10.3. Role of Growth Factors and Cell Sources

Biological factors, both the cells used to build vessels and the biochemical signals provided, are pivotal in engineering a stable and functional vasculature. Future strategies leverage optimal cell sources (like endothelial progenitors or stem-cell-derived endothelial cells) and spatiotemporally controlled delivery of growth factors (such as VEGF, FGF-2, BMP-2) to promote robust angiogenesis that is coupled with osteogenesis.

10.3.1. Endothelial Progenitor Cells (EPCs)

EPCs isolated from peripheral blood or cord blood are an attractive cell source for prevascularization. These progenitors can differentiate into endothelial cells and have a high intrinsic capillary-forming potential [131]. In fact, EPCs often form vessels more readily than mature endothelial cells like HUVECs, in part because they proliferate robustly and secrete a suite of trophic factors. Notably, EPCs secrete osteogenic growth factors (e.g., BMPs and TGF-β) in addition to pro-angiogenic factors [131]. This means they can simultaneously stimulate blood vessel formation and bone regeneration, a valuable trait for coupling angiogenesis with osteogenesis. Co-cultures of EPCs with mesenchymal stem cells (MSCs) have demonstrated accelerated formation of capillary networks in vitro and improved vascularization in vivo, compared to using fully differentiated endothelial cells [98]. EPCs also present a lower risk of immunogenicity when obtained autologously (e.g., from the patient’s blood). The use of EPCs in 3D bioprinting has also been reported, such as, for instance, printing EPCs in defined patterns within a bone graft led to in situ capillary network formation [132].

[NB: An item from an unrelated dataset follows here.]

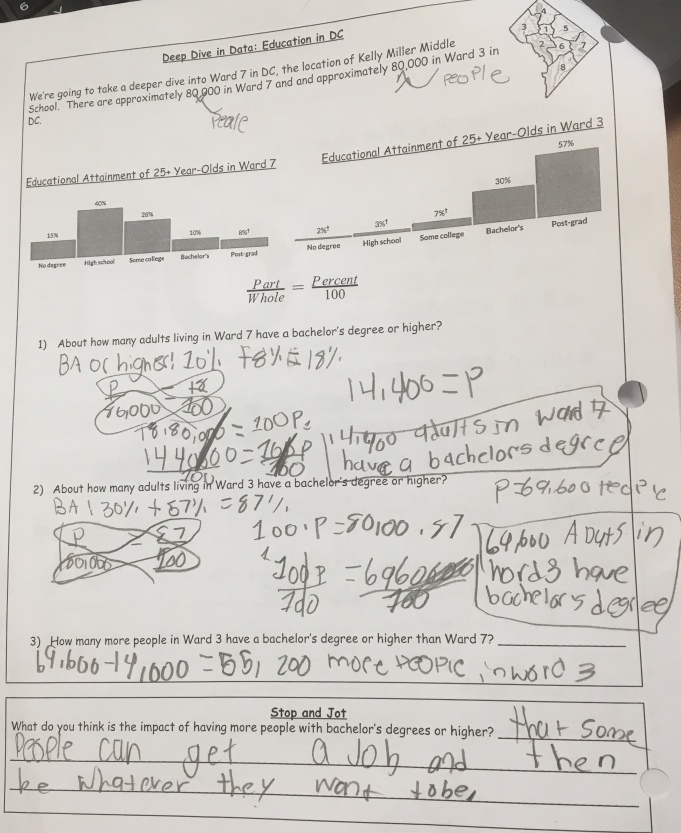Students discover how many more people have bachelor's degrees in Ward 3 than Ward 7 in DC (Ward 7 is where they live) using the power of mathematics. Students then stopped and jotted, then discussed as a class, what the impact on communities must be.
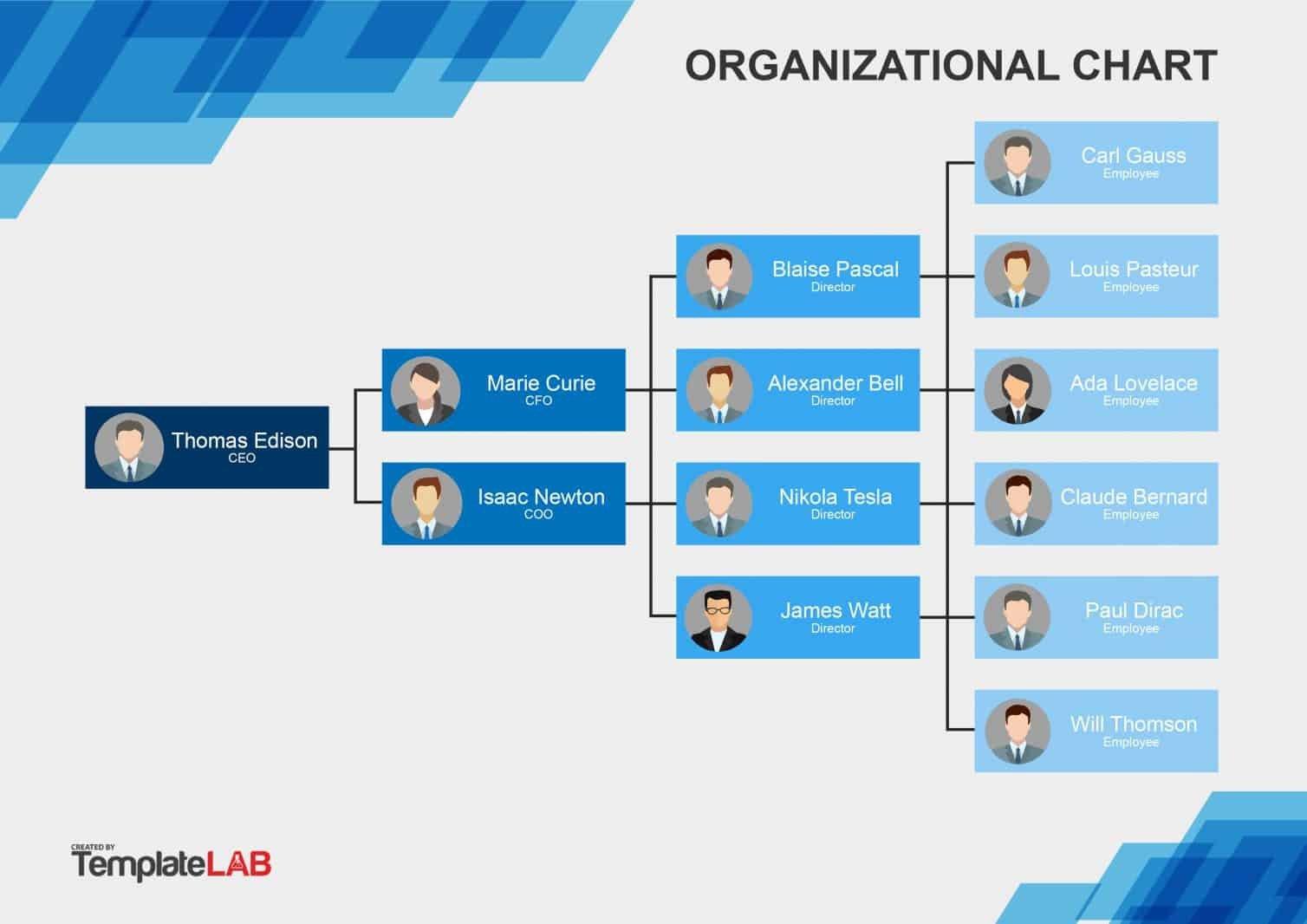 Organizational Chart Template Word 40 organizational Chart Templates Word Excel Powerpoint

10.3.2. Induced Pluripotent Stem Cell-Derived ECs (iPSC-ECs)

Another frontier is using endothelial cells derived from induced pluripotent stem cells (iPSC-ECs). These cells offer an unlimited, patient-specific endothelial source. Recent studies have shown that iPSC-ECs can form vascular networks in vitro that anastomose with host vasculature after implantation [133]. For example, in a 2021 study, human iPSC-ECs were co-cultured with MSCs to generate prevascularized spheroids, which were then incorporated into a bone graft. Upon implantation in a cranial defect, the human iPSC-derived vessels connected with the mouse circulatory system within one week [133]. While the impact on bone volume in that particular study was modest, it demonstrated the feasibility of using iPSC-ECs to vascularize bone tissue. The advantage of an iPSC-derived endothelium is that it can be customized. For instance, cells can be engineered to express certain receptors or to secrete factors to enhance anastomosis. A challenge with iPSC-ECs is ensuring that they attain full maturity and stability; they may require additional maturation steps (such as flow conditioning or co-culture with pericytes) to behave like adult endothelial cells. Nonetheless, iPSC technology opens the door to patient-matched vascular cells for bone grafts, potentially eliminating immune rejection and providing a renewable source of cells for complex or large-scale tissue engineering.

10.3.3. Growth Factors—VEGF, FGF-2, and BMP-2 (And Beyond)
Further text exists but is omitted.